What you need to do = Begin the copy at the line that contains "Chicken Hut Croydon screenshot 6", end it at the last line of the entries below, keep every word exact, and include no pictures.

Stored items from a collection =
═══

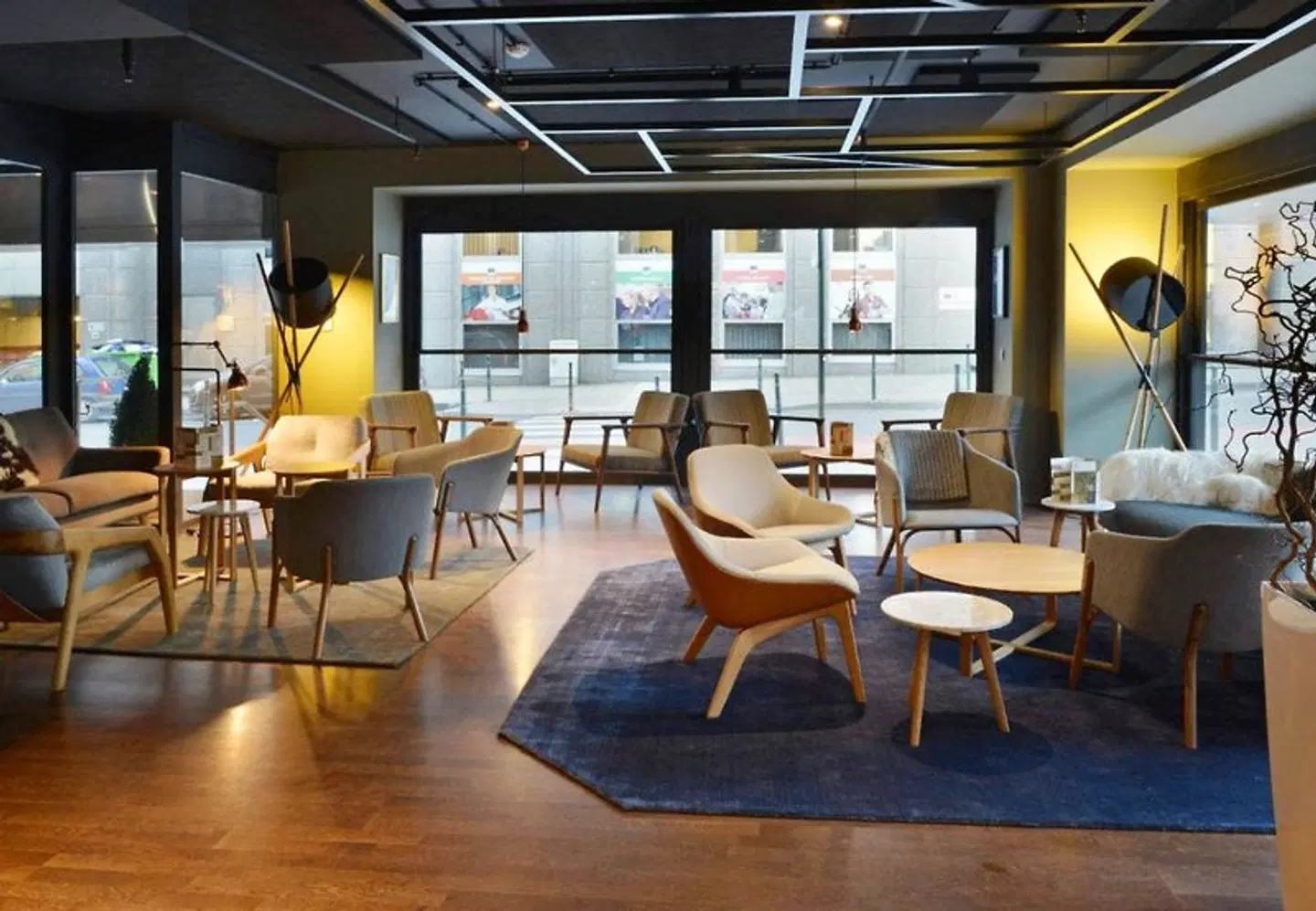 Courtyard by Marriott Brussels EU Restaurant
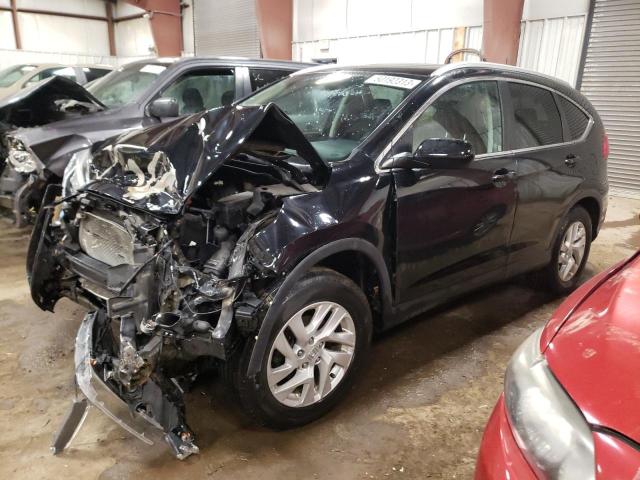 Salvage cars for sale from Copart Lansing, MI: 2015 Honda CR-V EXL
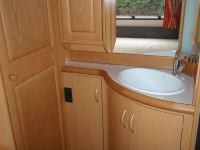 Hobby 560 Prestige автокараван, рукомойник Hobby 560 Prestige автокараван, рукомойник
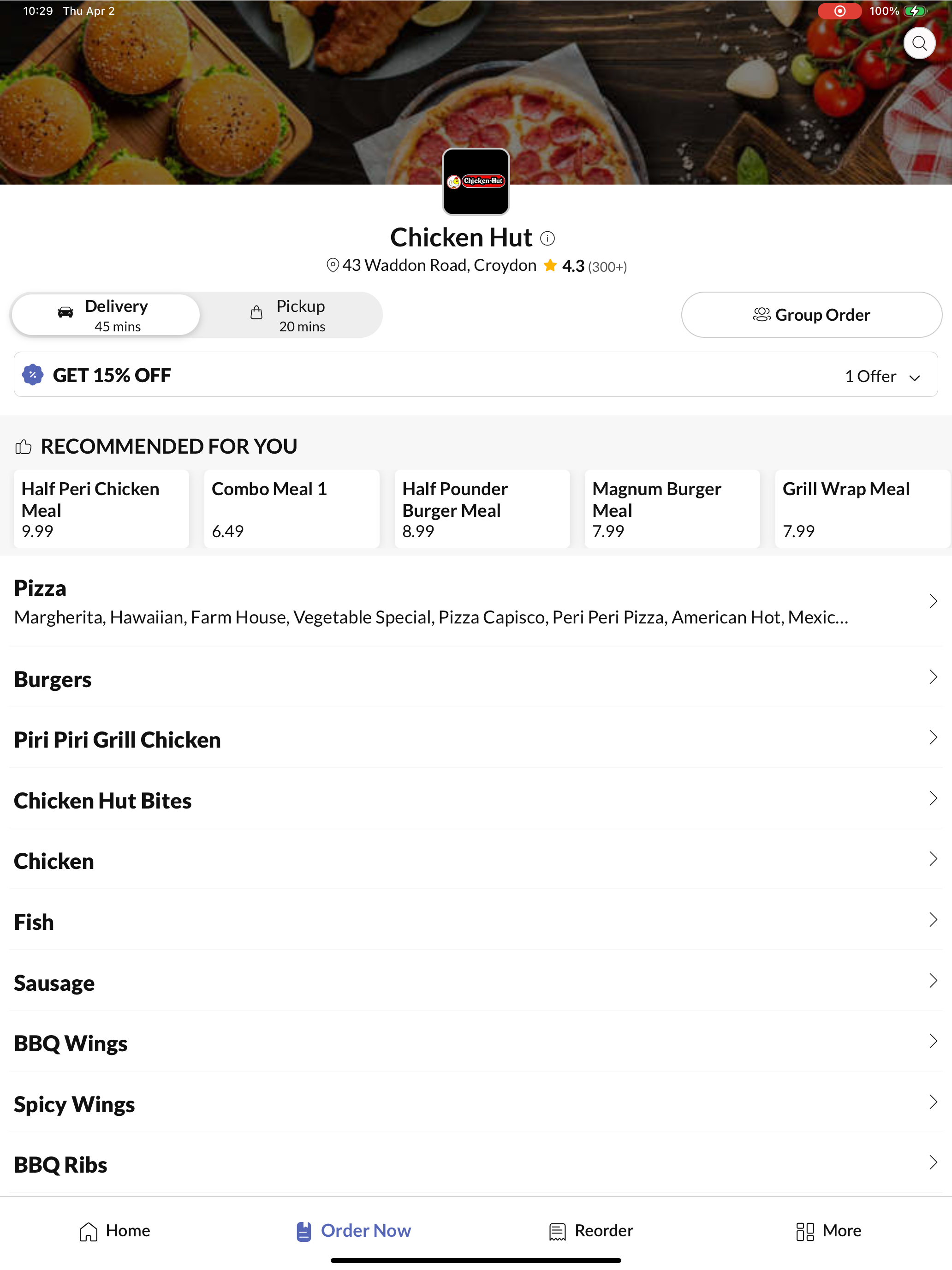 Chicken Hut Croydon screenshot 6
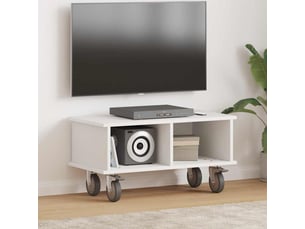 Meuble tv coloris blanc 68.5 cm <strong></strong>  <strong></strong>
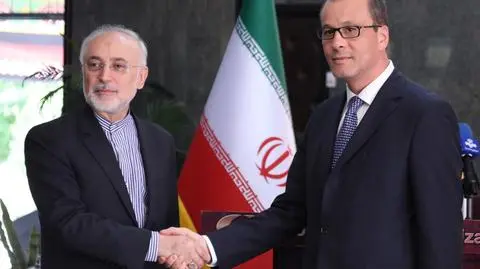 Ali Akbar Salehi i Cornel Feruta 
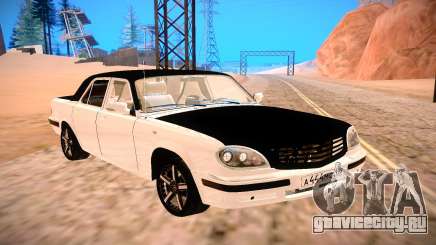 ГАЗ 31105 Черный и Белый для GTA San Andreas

═══

Final answer =
 Chicken Hut Croydon screenshot 6
 Meuble tv coloris blanc 68.5 cm <strong></strong>  <strong></strong>
 Ali Akbar Salehi i Cornel Feruta 
 ГАЗ 31105 Черный и Белый для GTA San Andreas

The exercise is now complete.